What's The Actual Point?
As a member of the tribe, let me say it's a "shonda" when my peeps don't get satire. After all, wasn't it the learned Rabbi Maimonides who argued for a 5th section of the Talmud in which each passage in the Torah was analyzed as a work of pure divine sarcasm? (No. No it was not. At all). In any event, Sacha Baron Cohen is not anti-Semetic - and not just because he's Jewish. I mean, look at Philip Roth. (Yeah you heard me, Roth. I know you read Cracked and I'm calling you out. I don't care if you're 90, you're toast. Just ask Updike. Oh what's that? He's dead? Yeah, that's right).
Yes, Borat is a Jew-hater, but his anti-Semitism actually serves as a statement against religious hatred. In one scene we see Borat's completely childlike and unwarranted fear from an old Jewish couple (seemingly the sweetest couple ever) running a bed and breakfast. When he throws money at two bugs that he believes are the transmogrified Jews, the only joke is at his expense.
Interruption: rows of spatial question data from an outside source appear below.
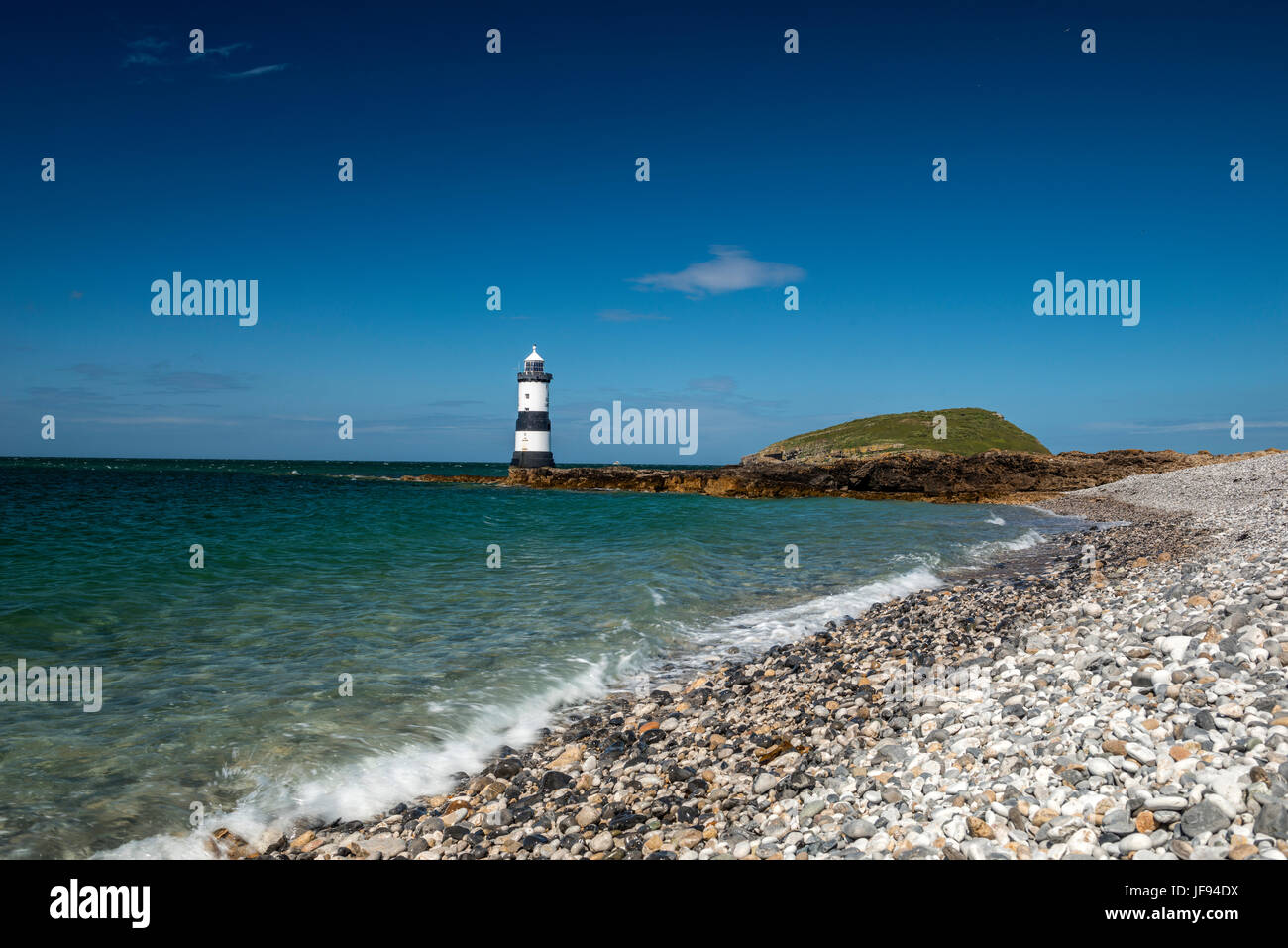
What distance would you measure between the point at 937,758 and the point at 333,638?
10.0m

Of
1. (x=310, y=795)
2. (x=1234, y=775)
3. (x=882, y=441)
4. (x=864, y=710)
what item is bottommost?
(x=310, y=795)

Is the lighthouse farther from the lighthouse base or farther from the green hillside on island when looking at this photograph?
the green hillside on island

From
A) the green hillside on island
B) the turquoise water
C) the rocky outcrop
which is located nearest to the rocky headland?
the rocky outcrop

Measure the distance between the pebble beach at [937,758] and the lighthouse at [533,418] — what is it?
60.0 metres

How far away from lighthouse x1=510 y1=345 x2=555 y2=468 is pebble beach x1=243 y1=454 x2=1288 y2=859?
60.0 meters

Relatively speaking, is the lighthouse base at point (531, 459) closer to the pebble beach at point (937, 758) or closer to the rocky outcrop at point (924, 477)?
the rocky outcrop at point (924, 477)

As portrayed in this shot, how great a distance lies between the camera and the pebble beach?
13.1 feet

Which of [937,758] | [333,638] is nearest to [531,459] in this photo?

And Borat's shining hour has to be the segment from Cohen's Da Ali G show in which Borat leads a group of southern rednecks in a rousing rendition of his country's anthem "Throw The Jew Down the Well." Tells you a lot about America that a decidedly Arab-looking man like Borat can walk into a redneck bar in the wake of 911 and be embraced fully. Why? Because who can't get behind some good ol' fashion Jew hating? Sacha Baron Cohen dressed as an Arab and singing about murdering Jews gets a warmer embrace than he would dressed as his Jewish self singing satirical songs about the then Bush administration. So the real point of Borat is not to beat up on Arabs or Jews, but to show the hate that sits below the surface of the "good guys." A hatred that can be brought out with the mere catalyst of an outlandish cultural stereotype like Borat.